Он открывает рот, но потом закрывает. Наступает пауза. Я слышу, как в висках у меня пульсирует кровь. Тут он открывает рот снова.

Когда он начинает говорить, в голосе его слышны командные нотки:

— Анна, вы потеряли способность видеть то, что находится прямо у вас под носом. Вы должны бросить эту безумную мышеизоляцию и заняться Фрейей. Позвоните в скорую помощь. Сделайте это сейчас. Мне жаль говорить вам это, но вы с Тобиасом убиваете своего ребенка.

Июнь

Проблема с вызовом скорой заключается в том, что сам этот факт декларирует данный момент точкой кризиса. Мы неделями спорили с Тобиасом, достаточно ли Фрейя плоха, чтобы отправляться в больницу. Теперь, когда я произнесла в трубку слова «ребенок» и «конвульсии», мы уже находимся в другом мире.

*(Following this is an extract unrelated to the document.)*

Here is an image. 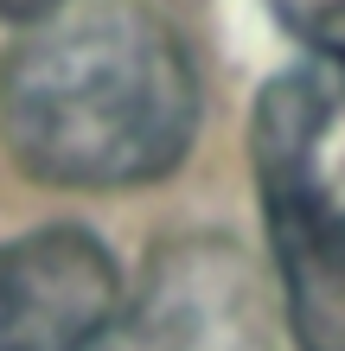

— Сколько ей лет? Сколько длится приступ? Мы вышлем пожарную машину с медицинским оборудованием — она и побыстрее будет, и там аппаратура для поддержания дыхания получше.

Я начинаю паковать сумку в больницу с вещами для себя и Фрейи. Прежде чем я успеваю закончить, на дороге по склону холма уже ревет пожарная сирена.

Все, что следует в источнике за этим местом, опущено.